■ **À faire**:
1. D'après le texte sur les guerres samnites, combien de places les Romains prirent-ils et brûlèrent-ils chez les Èques en cinquante jours ?
2. Recopiez tel quel le passage du texte sur les guerres samnites qui commence aux mots "Parmi les prisonniers" et s'arrête après "statue équestre (306).".
3. Rédigez la suite du texte sur les guerres samnites, à partir de la phrase qui le termine.

■ **Texte donné**:
····················

Parmi les prisonniers se trouvèrent des Èques et des Herniques[6]. Une enquête ordonnée par le sénat poussa les derniers aux armes. Réunis dans le grand cirque d’Anagni, ils se résolurent à soutenir leurs frères de la montagne ; mais Marcius eut le temps de battre les Herniques en trois rencontres et de forcer ce peuple à se remettre à la discrétion du sénat, qui enleva à ses villes, moins trois restées fidèles, leur indépendance avec une partie de leur territoire[7]. De là, Marcius courut dégager son collègue Cornelius, bloqué par les Samnites, et leur tua trente mille hommes. Pendant cinq mois, les légions parcoururent le Samnium, brûlant les maisons et les fermes, coupant les arbres à fruits, tuant jusqu’aux animaux[8]. Au retour leur général eut le triomphe et on lui dressa une statue équestre (306).

Les plébéiens avaient voulu par cet honneur inusité glorifier un consul de leur ordre et il faut dire, à l’éloge du sénat, que, lorsque plus tard on fit enlever toutes les statues qui encombraient le Forum, celle de Marcius fut conservée : Cicéron put la voir[9].

Les Samnites tinrent encore pendant une campagne, malgré le ravage de leurs terres. Ce ne fut qu’après avoir vu leurs places fortes aux mains des légions qu’ils se décidèrent à solliciter la fin d’une guerre qui avait duré plus d’une génération d’hommes. Es conservèrent leur territoire et tous les signes extérieurs de l’indépendance, mais reconnurent la, majesté du peuple romain. Les circonstances devaient expliquer ce que le sénat entendait par la majesté romaine[10] (304).

Cette paix laissait les laques exposés seuls à la colère de Rome. Depuis près d’un siècle, ce peuple si remuant s’était fait oublier. Refoulé par les invasions gauloises dans les montagnes, à l’ouest du lac Fucin, contenu par Tibur et Préneste, qui lui barraient la route du Latium, il n’avait pris aucune part à la guerre Latine. Mais le sénat se souvenant que des Èques avaient combattu à Allifæ dans les rangs samnites, envoya contre eux les légions revenues du Samnium. En cinquante jours, on leur prit et on brûla quarante et une places ; puis on confisqua une partie de leurs terres, et on leur donna le droit de cité sans suffrage, ce qui les plaçait dans la condition de sujets (304). Cinq ans plus tard, la crainte, inspirée par la coalition gallo-samnite, les fit élever au rang de citoyens[11]. Une courte guerre avec les Marses, soulevés par l’établissement, d’une colonie romaine à Carseoli, et un traité conclu avec les Festins et les Picénins, sont les seuls événements des années suivantes. Rome plaçait ainsi toute une masse de peuples amis entre les Étrusques, les Gaulois et les Samnites, qu’elle avait vaincus, mais non désarmés.

····················

■ **Listing fourni**:
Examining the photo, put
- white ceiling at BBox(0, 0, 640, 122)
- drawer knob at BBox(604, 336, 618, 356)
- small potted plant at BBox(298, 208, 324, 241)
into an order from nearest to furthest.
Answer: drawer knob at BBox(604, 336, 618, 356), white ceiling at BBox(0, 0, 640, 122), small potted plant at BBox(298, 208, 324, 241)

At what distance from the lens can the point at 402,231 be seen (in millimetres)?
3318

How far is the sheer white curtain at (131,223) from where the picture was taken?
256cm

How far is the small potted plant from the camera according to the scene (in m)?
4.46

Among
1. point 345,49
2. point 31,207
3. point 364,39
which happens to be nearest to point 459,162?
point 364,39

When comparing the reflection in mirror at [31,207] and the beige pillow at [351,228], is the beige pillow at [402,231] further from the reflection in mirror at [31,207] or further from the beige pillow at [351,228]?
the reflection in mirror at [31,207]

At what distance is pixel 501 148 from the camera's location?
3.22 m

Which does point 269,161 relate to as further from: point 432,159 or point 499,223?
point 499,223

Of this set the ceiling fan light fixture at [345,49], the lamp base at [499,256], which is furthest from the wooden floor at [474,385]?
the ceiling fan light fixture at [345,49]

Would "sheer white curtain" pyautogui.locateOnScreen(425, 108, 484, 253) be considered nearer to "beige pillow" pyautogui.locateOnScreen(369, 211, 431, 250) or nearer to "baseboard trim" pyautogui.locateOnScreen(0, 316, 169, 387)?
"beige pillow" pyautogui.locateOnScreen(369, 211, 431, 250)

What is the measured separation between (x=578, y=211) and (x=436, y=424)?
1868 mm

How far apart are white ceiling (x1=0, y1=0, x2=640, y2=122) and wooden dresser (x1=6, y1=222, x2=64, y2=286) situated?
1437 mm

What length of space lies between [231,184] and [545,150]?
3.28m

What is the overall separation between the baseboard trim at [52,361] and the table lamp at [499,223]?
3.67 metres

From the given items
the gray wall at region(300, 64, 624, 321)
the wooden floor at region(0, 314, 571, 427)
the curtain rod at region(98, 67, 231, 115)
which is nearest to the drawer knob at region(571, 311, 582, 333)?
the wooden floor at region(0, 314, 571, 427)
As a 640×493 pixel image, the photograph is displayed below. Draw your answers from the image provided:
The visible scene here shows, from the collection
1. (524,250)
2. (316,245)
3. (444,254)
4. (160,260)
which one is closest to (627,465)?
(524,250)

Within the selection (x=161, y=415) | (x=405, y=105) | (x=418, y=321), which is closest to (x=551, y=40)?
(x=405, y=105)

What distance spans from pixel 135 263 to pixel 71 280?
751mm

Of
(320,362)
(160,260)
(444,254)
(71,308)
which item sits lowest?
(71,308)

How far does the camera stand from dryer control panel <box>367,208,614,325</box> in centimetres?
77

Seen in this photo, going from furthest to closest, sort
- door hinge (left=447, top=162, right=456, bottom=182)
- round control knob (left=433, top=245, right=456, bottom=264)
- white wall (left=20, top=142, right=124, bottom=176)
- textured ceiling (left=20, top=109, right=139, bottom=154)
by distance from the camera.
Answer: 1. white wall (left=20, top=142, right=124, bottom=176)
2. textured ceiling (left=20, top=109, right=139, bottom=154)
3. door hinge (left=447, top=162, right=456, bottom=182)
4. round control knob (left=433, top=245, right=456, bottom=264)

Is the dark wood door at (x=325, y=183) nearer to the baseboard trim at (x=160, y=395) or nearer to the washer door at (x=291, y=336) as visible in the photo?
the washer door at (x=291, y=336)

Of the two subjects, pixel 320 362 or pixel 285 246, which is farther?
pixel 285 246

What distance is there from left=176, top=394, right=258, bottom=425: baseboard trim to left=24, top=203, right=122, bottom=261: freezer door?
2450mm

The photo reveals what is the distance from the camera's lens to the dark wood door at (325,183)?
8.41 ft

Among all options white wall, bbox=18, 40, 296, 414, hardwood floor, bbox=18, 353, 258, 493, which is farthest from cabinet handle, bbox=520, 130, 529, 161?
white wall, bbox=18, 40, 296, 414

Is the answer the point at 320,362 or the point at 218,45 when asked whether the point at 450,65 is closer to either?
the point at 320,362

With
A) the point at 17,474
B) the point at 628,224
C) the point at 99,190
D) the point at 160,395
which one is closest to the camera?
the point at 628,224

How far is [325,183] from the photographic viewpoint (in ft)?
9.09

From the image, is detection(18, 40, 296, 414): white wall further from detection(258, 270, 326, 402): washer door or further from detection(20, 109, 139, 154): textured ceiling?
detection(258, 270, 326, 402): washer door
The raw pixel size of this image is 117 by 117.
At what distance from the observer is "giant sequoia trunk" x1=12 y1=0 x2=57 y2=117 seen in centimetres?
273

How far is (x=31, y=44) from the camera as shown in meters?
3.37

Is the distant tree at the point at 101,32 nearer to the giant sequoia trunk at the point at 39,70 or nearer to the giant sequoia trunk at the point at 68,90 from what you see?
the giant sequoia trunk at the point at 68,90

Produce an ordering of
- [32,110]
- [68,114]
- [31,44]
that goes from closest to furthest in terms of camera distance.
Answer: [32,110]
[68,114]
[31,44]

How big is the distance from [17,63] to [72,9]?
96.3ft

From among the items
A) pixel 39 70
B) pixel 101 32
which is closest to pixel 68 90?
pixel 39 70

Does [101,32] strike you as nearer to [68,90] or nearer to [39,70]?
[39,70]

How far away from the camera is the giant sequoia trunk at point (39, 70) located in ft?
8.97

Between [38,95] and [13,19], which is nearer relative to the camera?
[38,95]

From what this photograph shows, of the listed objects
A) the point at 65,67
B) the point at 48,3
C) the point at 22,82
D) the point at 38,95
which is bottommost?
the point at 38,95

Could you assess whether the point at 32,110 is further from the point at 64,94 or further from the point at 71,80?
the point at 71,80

····················

■ **Réponses finales**:
1. Quarante et une places.

2.
Parmi les prisonniers se trouvèrent des Èques et des Herniques[6]. Une enquête ordonnée par le sénat poussa les derniers aux armes. Réunis dans le grand cirque d’Anagni, ils se résolurent à soutenir leurs frères de la montagne ; mais Marcius eut le temps de battre les Herniques en trois rencontres et de forcer ce peuple à se remettre à la discrétion du sénat, qui enleva à ses villes, moins trois restées fidèles, leur indépendance avec une partie de leur territoire[7]. De là, Marcius courut dégager son collègue Cornelius, bloqué par les Samnites, et leur tua trente mille hommes. Pendant cinq mois, les légions parcoururent le Samnium, brûlant les maisons et les fermes, coupant les arbres à fruits, tuant jusqu’aux animaux[8]. Au retour leur général eut le triomphe et on lui dressa une statue équestre (306).

3.
Un épisode de ce temps fait penser à notre tragique histoire des grottes du Dahra. Rome ne dédaignait pas de veiller sur ces agitations par lesquelles les guerres finissent, mais par lesquelles aussi elles recommencent. Des hommes que Tite-Live appelle des brigands et qui étaient sans doute des patriotes, refusant d’accepter le joug de l’étranger, couraient par bandes le pays ombrien. Deux mille avaient pour refuge une caverne profonde. Un consul alla les y traquer, et, comme les soldats qui voulurent y pénétrer furent repousses à coups de pierre et de traits, on entassa du bois aux deux extrémités, on y mit le feu et on l’entretint jusqu’à ce que tous eussent péri étouffés par la fumée ou la chaleur[12].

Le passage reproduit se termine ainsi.